Okay, here everything works. But next exercise asks to extend functions added, augend, multiplier and multiplicand so we can evaluate deriv for sums/products of several (more than 2) terms. In this case, I've introduced following changes:

(= (length $items)
    (if (null? $items)
        0
        (+ 1 (length (cdr $items)))))

(= (addend $x) (cadr $x))

(= (augend $x)
    (if (> (length $x) 3)
        (cons '+ (cddr $x))
        (caddr $x)))

(= (multiplier $x) (cadr $x))

(= (multiplicand $x)
    (if (> (length $x) 3)
        (cons '* (cddr $x))
        (cddr $x)))

And here deriv becomes unstable (of course I've deleted previous augend/addend/multiplier/multiplicand). Lets take same example:

!(deriv (exp) x)

(if (and (number? (if (=number? (Error (deriv True x) "Unknown expression type") 0) 1 (if (and (number? 1) (number? (Error (deriv True x) "Unknown expression type"))) (+ 1 (Error (deriv True x) "Unknown expression type")) ('+ 1 (Error (deriv True x) "Unknown expression type"))))) False) 1 (if (and (number? 1) (number? (if (=number? (Error (deriv True x) "Unknown expression type") 0) 1 (if (and (number? 1) (number? (Error (deriv True x) "Unknown expression type"))) (+ 1 (Error (deriv True x) "Unknown expression type")) ('+ 1 (Error (deriv True x) "Unknown expression type")))))) (+ 1 (if (=number? (Error (deriv True x) "Unknown expression type") 0) 1 (if (and (number? 1) (number? (Error (deriv True x) "Unknown expression type"))) (+ 1 (Error (deriv True x) "Unknown expression type")) ('+ 1 (Error (deriv True x) "Unknown expression type"))))) ('+ 1 (if (=number? (Error (deriv True x) "Unknown expression type") 0) 1 (if (and (number? 1) (number? (Error (deriv True x) "Unknown expression type"))) (+ 1 (Error (deriv True x) "Unknown expression type")) ('+ 1 (Error (deriv True x) "Unknown expression type")))))))

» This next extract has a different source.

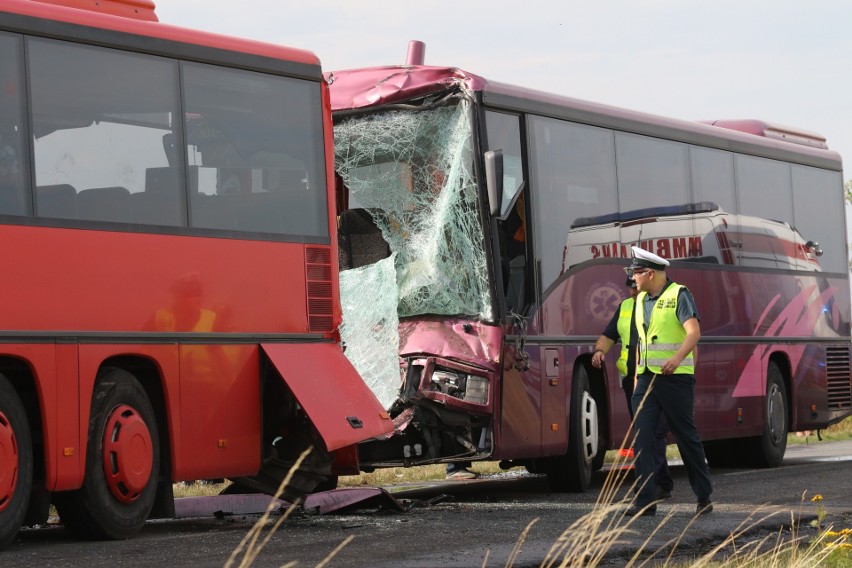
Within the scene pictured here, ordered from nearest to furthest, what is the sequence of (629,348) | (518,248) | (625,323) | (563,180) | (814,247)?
(625,323) < (629,348) < (518,248) < (563,180) < (814,247)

So for the same input deriv now outputs garbage. Moreover, for some reason, $exp somehow becomes True as we can see from (Error (deriv True x) "Unknown expression type") . I don't know how is this possible. If we will use previous augend/multiplicand this problem will disappear (but of course previous functions don't know about possible several terms in sums and products). And I don't get where this True comes from? Since there is no debug in Metta, I've tried to go step-by-step through deriv just by calling consequent lines outside the function and wasn't able to get this behavior anywhere. Here is an interesting thing:

!(augend (exp)) gives ('+ x 1)

which is correct. !(deriv (augend (exp)) x) gives 1 which is correct. But it doesn't work inside function deriv for some reason. I've spent many hours to "debug" this problem and wasn't able to do this. I don't get where is True coming from. The only possible way of getting it inside $exp variable is that augend with if added returns "True" instead of evaluation of its first line. Is it even possible? And why it's not happening when I'm calling augend outside the deriv function? I'm beaten here so I'll be really glad to hear possible solutions. I've thought about introducing type for augend, but since its input and output are %Undefined% it makes no difference. I need to tell this function that it could output anything BUT Bool, but how? And will it work?

@vsbogd @Necr0x0Der

[DaddyWesker]

Well, it seems that problem not in if statement. If I replace augend with: (= (augend $x) (caddr $x)) I'm still getting the same error. I don't get it. I wish there was some sort of step-by-step debugger.

[vsbogd]

This behaviour is caused by https://github.com/trueagi-io/hyperon-experimental/issues/601 When code is changed as @DaddyWesker describes at some point interpreter evaluates the result of (True) and caches it as (True) -> (True). After a while it evaluates (cdr (1)), (1) is an expression and it is evaluated first. Interpreter searches (1) in cache and finds (True), finally it returns (True) and evaluates (cdr (True)) which is True.

[vsbogd]

One way to eliminate this is to use minimal MeTTa which doesn't use caching.

[vsbogd]

Another manner is to run REPL without Python support: cargo run --features no_python --bin metta One can also install it: cargo install --features no_python install ./repl

[DaddyWesker]

Okay, I can confirm, that this code works with minimal metta. Thanks.